PETUNJUK KERJA
(1) Tolong sebutkan semua satuan wilayah yang menurut artikel tentang Kopi Wanoja menjadi lokasi usaha itu, dari tingkat kampung sampai kabupaten.
(2) Lanjutkan artikel tentang Kopi Wanoja setelah kalimat terakhirnya.

TEKS YANG DIBERIKAN
Kopi Wanoja: Dari Tangan Perempuan Kampung di Kamojang ke Pasar Dunia

Mildan Abdalloh
Ditulis oleh Mildan Abdalloh diterbitkan Jumat 09 Mei 2025, 09:46 WIB
Para pekerja di Kopi Wanoja sedang memilah biji kopi. (Sumber: ayobandung.id | Foto: Mildan Abdalloh)

Para pekerja di Kopi Wanoja sedang memilah biji kopi. (Sumber: ayobandung.id | Foto: Mildan Abdalloh)

AYOBANDUNG.ID - Tangan-tangan terampil bergerak lincah memilah biji kopi di atas meja stainless. Sorot mata yang tajam mengawasi setiap butir, sementara jari-jemari dengan cekatan memisahkan biji yang tidak memenuhi standar.

Selusinan perempuan berkerudung, seragam kuning, dan celemek tampak khusyuk bekerja. Mereka adalah para pekerja di Kopi Wanoja, yang berlokasi di Kampung Sangkan, Desa Laksana, Kecamatan Ibun, Kabupaten Bandung—sebuah daerah di kaki Gunung Kamojang.

Meskipun berasal dari perkampungan, omzet bisnis ini mencapai miliaran rupiah. Berton-ton biji kopi dalam bentuk green bean mereka kirim ke berbagai penjuru negeri, bahkan hingga ke pasar ekspor di sejumlah negara.

Di balik kesuksesan ini ada sosok Eti Sumiati, pendiri Kopi Wanoja yang kini berusia 70 tahun. Perempuan tangguh inilah yang mengubah wajah pertanian di Kamojang.

DATA TERSIMPAN
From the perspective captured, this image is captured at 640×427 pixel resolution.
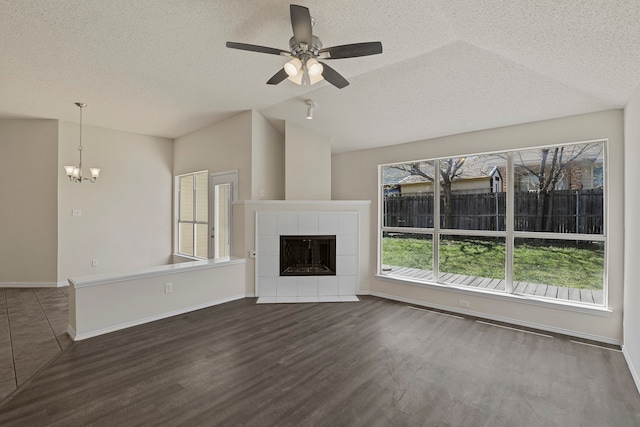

HASIL LATIHAN
(1) Kampung Sangkan, Desa Laksana, Kecamatan Ibun, Kabupaten Bandung

(2)
Lima Perempuan Pelopor

Kawasan Kamojang kini dikenal sebagai salah satu penghasil kopi terkemuka. Padahal, dulu daerah ini mengandalkan pertanian hortikultura yang kerap dianggap merusak lingkungan.

Meski masih banyak petani yang bertahan dengan sayuran, luas kebun kopi terus bertambah. Peralihan ini tak lepas dari peran Eti Sumiati pada 2012. Saat itu, perempuan yang akrab disapa Nenek ini baru pensiun dari pekerjaannya sebagai Aparatur Sipil Negara (ASN).

"Setelah pensiun, Nenek melihat potensi kopi di Kamojang," kata Silvi, petugas administrasi Koperasi Wanoja, Rabu (7/5/2025).

Potensi itu terlihat dari kebun-kebun kopi kecil di pinggiran hutan Kamojang. Meski belum banyak, Nenek yakin komoditas ini menjanjikan—meski saat itu bisnis kopi belum booming seperti sekarang.

Tanpa bekal pengalaman bertani kopi, Nenek memberanikan diri membentuk kelompok tani. Dengan susah payah, ia berhasil mengajak lima perempuan untuk bergabung. Kelompok itu kemudian dinamai Wanoja, dari bahasa Sunda yang berarti "perempuan".

Mengubah kebiasaan petani dari menanam sayur ke kopi bukan hal mudah. Sayur bisa dipanen dalam hitungan bulan, sementara kopi butuh waktu hingga tiga tahun. Namun, berkat kegigihan Nenek, lambat laun petani lain mulai tertarik.

Dari awal hanya menggarap 5 hektar, kini Koperasi Wanoja memiliki 102 anggota dengan total lahan 188 hektar. Meski anggotanya sudah campur laki-laki, nama Wanoja tetap dipertahankan sebagai penghormatan pada peran perempuan.

Pekerja di Kopi Wanoja memiliah biji kopi untuk memenuhi permintaan ekspor. Arab Saudi yang awalnya hanya memesan dua ton per tahun, kini meningkat hingga satu kontainer atau 20 ton. (Sumber: ayobandung.id | Foto: Mildan Abdalloh)

Dari Jual Cherry Hingga Juara Kompetisi

Sejak berdiri pada 2012, perjalanan Wanoja terus menanjak. Dalam 13 tahun, mereka berhasil menembus pasar internasional.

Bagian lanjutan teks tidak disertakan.